Collection entries:
======

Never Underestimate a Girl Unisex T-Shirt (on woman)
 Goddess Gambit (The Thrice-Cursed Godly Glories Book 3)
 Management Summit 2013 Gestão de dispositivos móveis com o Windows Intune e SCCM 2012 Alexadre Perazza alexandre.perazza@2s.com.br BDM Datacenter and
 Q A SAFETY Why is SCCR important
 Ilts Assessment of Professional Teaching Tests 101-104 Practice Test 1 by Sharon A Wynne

======

* _Your task_
The answer must reproduce all of the entries exactly.

* _Exercise result_
Never Underestimate a Girl Unisex T-Shirt (on woman)
 Goddess Gambit (The Thrice-Cursed Godly Glories Book 3)
 Management Summit 2013 Gestão de dispositivos móveis com o Windows Intune e SCCM 2012 Alexadre Perazza alexandre.perazza@2s.com.br BDM Datacenter and
 Q A SAFETY Why is SCCR important
 Ilts Assessment of Professional Teaching Tests 101-104 Practice Test 1 by Sharon A Wynne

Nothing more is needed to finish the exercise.